Leapt on my lap. Settled down, purring madly. The Ngaio
stationmaster. I wonder how many of you know the Ngaio stationmaster.
I'd often see this cat from the train as I passed through Ngaio. Just
about always at the Ngaio station, meeting the trains. It took me a
while to learn that the stationmaster is female, lives quite close by,
does have another name – Belle. A local fixture. She was so warm! I
moved, I didn't want her to jump off my lap. But there was no risk of
that, she was there to stay. And somehow I felt comforted. She was
still on my lap when I saw my train appearing round the corner from
Crofton Downs. I lifted her off. 'I'm sorry, I have to go now.' I
felt like thanking her.
When the train moved off, I looked back at her through the window. I
felt so warm towards her. 'That's the Ngaio stationmaster,' I told a
man sitting nearby. He just laughed. 'Yes, she'll jump up on anyone
who's waiting for the train,' he said.
Well, I knew that, didn't I. She wasn't there specially for me … but
she certainly came along at a time I needed a bit of animal warmth.

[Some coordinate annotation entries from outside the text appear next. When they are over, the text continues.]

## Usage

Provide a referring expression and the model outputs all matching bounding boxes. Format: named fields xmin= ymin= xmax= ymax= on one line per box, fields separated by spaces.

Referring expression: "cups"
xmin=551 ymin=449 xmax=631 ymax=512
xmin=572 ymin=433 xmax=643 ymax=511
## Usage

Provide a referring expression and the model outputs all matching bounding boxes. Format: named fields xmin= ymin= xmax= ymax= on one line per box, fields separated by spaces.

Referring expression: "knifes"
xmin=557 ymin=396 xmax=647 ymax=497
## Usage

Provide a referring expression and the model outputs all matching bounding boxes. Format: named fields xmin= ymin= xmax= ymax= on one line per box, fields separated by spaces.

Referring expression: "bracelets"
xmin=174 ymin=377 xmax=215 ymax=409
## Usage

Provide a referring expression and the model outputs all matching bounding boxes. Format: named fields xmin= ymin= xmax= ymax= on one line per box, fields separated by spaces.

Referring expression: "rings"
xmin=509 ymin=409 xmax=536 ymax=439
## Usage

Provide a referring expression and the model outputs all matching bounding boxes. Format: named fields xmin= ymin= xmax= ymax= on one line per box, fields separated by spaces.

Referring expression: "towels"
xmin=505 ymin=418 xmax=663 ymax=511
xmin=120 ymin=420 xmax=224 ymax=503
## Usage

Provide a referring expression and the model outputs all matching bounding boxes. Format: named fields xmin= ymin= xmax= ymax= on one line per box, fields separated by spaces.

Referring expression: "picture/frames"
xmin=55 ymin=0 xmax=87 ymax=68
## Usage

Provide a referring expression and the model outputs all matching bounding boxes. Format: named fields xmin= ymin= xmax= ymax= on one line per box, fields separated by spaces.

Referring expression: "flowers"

You might imagine that I'm now going to tell you you should go out
and get a pet of your own … a cat or dog if not a cow … Well, I'm
not doing that … I don't have a pet of any sort so I can't tell YOU to
get one! But what I AM here to say is simply this … When you need
some warmth and comfort, there's often an obliging animal nearby. If
you can't find a suitable cow …. you could head down to the Ngaio
railway station … the stationmaster might well leap onto your lap.